WASHINGTON -- The former executive director of the Department of Homeland Security's short-lived disinformation board is suing Fox News for defamation, in the same court where the network just settled its suit with Dominion Voting Systems.
Nina Jankowicz was tapped to lead the Disinformation Governance Board, which was created last spring by Homeland Security Secretary Alejandro Mayorkas to "protect Americans from disinformation that threatens the homeland" -- but the board immediately found detractors in the GOP and some leading civil liberties groups over concerns that Jankowicz and the board would be acting as "truth police."
Jankowicz, a former Wilson Center fellow who had publicly criticized former President Donald Trump, resigned from the board only a month into her tenure, after the DHS shut down the board pending a review. A DHS panel later concluded that there was no need for the board.
Jankowicz's lawsuit, filed in Delaware state court, alleges that Fox defamed Jankowicz by telling viewers that the board was out to censor the American public, causing Jankowicz to be "doxed, threatened, harassed relentlessly, and even cyberstalked."
"Fox's coverage of Jankowicz was neither news nor political commentary; it was cheap, easy entertainment untethered from the facts, designed to make consumers believe that Jankowicz could and would suppress their speech," the suit says. "Fox chose to lie about Jankowicz deliberately. Its statements were false and calculated to cause harm, and they did."
The lawsuit alleges that Fox made those statements despite knowing that the Disinformation Governance Board "had no ability to intervene, respond to, or prevent the spread of disinformation. Nor did it have any power or purpose to silence speech or surveil citizens."
The network has filed papers to have the Jankowicz case moved from Delaware superior court to the Delaware federal court. A Fox spokesperson, when asked for comment, referred ABC News to their legal filing.
Jankowicz's suit says that over the course of eight months, Fox talked about Jankowicz 300 times.
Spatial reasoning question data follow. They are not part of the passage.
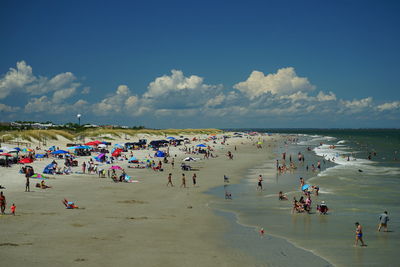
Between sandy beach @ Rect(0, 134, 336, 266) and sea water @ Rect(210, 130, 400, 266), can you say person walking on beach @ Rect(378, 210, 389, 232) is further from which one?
sandy beach @ Rect(0, 134, 336, 266)

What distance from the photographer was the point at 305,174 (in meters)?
39.3

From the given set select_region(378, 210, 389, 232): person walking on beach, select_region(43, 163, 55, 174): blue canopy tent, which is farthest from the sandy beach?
select_region(378, 210, 389, 232): person walking on beach

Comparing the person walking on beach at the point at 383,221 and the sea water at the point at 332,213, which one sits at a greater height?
the person walking on beach at the point at 383,221

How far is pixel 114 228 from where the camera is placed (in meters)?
17.1

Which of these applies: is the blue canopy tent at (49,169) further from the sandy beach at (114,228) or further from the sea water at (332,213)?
the sea water at (332,213)

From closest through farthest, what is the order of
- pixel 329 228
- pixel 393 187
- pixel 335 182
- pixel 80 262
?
pixel 80 262
pixel 329 228
pixel 393 187
pixel 335 182

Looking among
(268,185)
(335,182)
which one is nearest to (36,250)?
(268,185)

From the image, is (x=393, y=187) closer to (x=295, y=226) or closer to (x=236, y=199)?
(x=236, y=199)

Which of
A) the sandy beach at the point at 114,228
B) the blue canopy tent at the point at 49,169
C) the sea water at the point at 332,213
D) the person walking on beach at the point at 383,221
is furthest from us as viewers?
the blue canopy tent at the point at 49,169

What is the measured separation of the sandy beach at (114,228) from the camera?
13.2 meters

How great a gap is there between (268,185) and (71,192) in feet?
52.4

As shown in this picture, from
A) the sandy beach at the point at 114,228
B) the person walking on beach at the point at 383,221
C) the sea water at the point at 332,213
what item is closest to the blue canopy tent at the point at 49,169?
the sandy beach at the point at 114,228

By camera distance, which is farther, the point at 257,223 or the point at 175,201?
the point at 175,201

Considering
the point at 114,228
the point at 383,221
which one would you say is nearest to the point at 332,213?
the point at 383,221
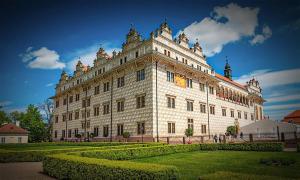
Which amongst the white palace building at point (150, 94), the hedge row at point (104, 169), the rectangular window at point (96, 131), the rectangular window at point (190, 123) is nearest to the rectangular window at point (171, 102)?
the white palace building at point (150, 94)

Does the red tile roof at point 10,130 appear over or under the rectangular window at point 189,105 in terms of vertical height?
under

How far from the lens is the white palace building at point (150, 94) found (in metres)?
29.4

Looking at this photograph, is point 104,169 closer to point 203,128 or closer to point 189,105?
point 189,105

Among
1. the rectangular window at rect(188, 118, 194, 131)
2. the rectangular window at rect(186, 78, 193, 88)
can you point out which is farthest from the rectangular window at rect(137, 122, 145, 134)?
the rectangular window at rect(186, 78, 193, 88)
When the board was first announced, says the suit, "70% of Fox's one-hour segments mentioned Jankowicz or the board, always in inaccurate, melodramatic, and venomous terms."
"None of Fox's false claims about Jankowicz were the product of honest mistakes in its reporting," the lawsuit says. "Rather, Fox intentionally trafficked in malicious falsehoods to pad its profits at the expense of Jankowicz's safety, reputation, and well-being."
Jankowicz was subjected to death threats as a result of Fox News' coverage, the lawsuit says.
The suit names current and former Fox personalities including Jesse Waters, Judge Jeanine Pirro and Tucker Carlson, among others.
The lawsuit comes three weeks after Fox settled a $1.6 billion lawsuit brought by Dominion Voting System over accusations that the network knowingly pushed false conspiracy theories that the voting machine company rigged the 2020 presidential election in Joe Biden's favor.
Fox agreed to pay Dominion $787.5 million and acknowledged "the Court's rulings finding certain claims about Dominion to be false."